Regents also made changes to how they allocate $3.2 billion in state funds among the schools, but those changes weren't immediately clear. Officials not immediately provide a copy of the funding breakdown on which regents voted.

The University System of Georgia has a total yearly budget of $9 billion, including state money, tuition and fees and other revenue.
Pruitt called the overall tuition and budget package a “temporary fix for the year,” saying schools should have the flexibility to work with the system office to make the numbers work.

Last year, student costs fell 7.6% systemwide, as regents eliminated a fee charged on top of tuition.

Regents have generally held tuition flat for four straight years, including six years out of the past eight. Georgia’s typical tuition and fees are lower than all but three states in the 16-state region covered by the Southern Regional Education Board.
Macon-based Middle Georgia State University will boost tuition and fees to $5,332 next year from $4,762 this year as part of a three-year plan by the school to boost tuition. Georgia College and State University, the University of West Georgia and Abraham Baldwin Agricultural College are raising mandatory fees by small amounts.

Costs to rent dormitory rooms or buy meal plans will rise systemwide by 4% on average.
Although many Georgia students receive other types of financial aid, more than 40% now borrow to pay for college with some student borrowing more than $6,000 on average.

Students who receive Georgia’s lottery-funded HOPE scholarships will get a boost next fall after lawmakers ordered the Georgia Student Finance Commission to cover full tuition for recipients who graduate high school with a B average and maintain that average in college. That was the original aim of the program, but the state has only been paying 100% for Zell Miller Scholars who earn higher grades and meet a minimum standardized test score. Others received 90% this year. HOPE Scholarships do not cover fees. Regents had delayed setting tuition in April, saying they needed more time to assess cuts.
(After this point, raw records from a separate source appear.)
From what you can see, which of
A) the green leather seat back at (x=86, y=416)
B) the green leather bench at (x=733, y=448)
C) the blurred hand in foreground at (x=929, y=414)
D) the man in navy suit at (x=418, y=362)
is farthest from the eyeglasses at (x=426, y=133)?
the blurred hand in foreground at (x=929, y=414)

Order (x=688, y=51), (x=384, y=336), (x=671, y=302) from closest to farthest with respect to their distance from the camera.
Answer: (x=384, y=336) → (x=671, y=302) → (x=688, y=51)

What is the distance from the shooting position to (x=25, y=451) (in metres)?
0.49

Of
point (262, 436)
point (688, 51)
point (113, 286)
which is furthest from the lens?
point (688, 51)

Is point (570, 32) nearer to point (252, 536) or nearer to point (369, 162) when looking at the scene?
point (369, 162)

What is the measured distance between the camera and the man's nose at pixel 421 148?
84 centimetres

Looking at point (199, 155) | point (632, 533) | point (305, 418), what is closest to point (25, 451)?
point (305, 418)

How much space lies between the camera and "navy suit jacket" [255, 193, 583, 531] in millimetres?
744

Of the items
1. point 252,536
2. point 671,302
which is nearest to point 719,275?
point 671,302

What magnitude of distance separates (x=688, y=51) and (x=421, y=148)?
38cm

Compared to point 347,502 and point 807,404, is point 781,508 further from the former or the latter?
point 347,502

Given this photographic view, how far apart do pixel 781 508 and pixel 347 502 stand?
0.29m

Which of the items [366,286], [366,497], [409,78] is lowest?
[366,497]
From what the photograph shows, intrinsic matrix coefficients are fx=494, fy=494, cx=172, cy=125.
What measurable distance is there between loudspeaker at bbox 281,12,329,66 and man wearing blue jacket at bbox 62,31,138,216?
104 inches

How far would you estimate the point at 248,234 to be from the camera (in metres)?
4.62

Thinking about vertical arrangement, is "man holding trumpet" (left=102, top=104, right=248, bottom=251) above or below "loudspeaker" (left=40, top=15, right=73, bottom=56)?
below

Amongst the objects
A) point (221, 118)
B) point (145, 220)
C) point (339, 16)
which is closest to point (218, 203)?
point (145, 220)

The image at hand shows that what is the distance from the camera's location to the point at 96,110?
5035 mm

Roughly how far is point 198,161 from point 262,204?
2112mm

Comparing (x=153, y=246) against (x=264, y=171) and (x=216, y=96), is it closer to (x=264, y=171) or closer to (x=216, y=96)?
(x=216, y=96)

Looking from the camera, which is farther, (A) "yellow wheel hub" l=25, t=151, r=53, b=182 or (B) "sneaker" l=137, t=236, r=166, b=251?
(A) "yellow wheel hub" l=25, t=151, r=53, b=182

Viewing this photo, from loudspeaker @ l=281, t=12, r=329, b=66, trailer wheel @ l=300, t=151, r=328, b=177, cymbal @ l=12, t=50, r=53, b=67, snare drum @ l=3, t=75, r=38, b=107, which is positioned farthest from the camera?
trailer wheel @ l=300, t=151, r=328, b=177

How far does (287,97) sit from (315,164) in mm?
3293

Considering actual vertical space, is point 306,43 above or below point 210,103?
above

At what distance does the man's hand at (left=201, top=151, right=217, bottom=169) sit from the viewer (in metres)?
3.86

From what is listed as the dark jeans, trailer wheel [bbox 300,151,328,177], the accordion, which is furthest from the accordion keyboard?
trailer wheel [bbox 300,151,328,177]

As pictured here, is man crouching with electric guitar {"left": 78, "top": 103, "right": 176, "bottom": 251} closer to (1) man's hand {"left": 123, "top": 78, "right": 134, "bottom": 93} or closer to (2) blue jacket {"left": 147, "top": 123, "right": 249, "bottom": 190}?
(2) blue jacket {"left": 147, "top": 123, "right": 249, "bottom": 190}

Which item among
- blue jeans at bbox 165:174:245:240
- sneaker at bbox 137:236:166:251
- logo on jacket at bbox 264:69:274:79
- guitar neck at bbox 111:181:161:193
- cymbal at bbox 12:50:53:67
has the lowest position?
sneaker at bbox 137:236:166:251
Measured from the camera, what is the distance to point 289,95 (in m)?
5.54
State senators, who insisted on the $66 million cut, said universities should cover the shortfall with some of their roughly $500 million in cash on hand.
University System Chancellor Sonny Perdue said 82% of the cash on hand is held at only six institutions and much is already earmarked.
The cut was related to a push by Lt. Governor Burt Jones to allow hospitals to be built in rural counties, including his home of Butts County, without state permits. That push was opposed by Marietta-based Wellstar Health System, which owns a hospital in Butts County that would face competition.
Wellstar is also taking over Augusta University's hospitals, and Jones attacked that deal and the university system in an attempt to pressure Wellstar.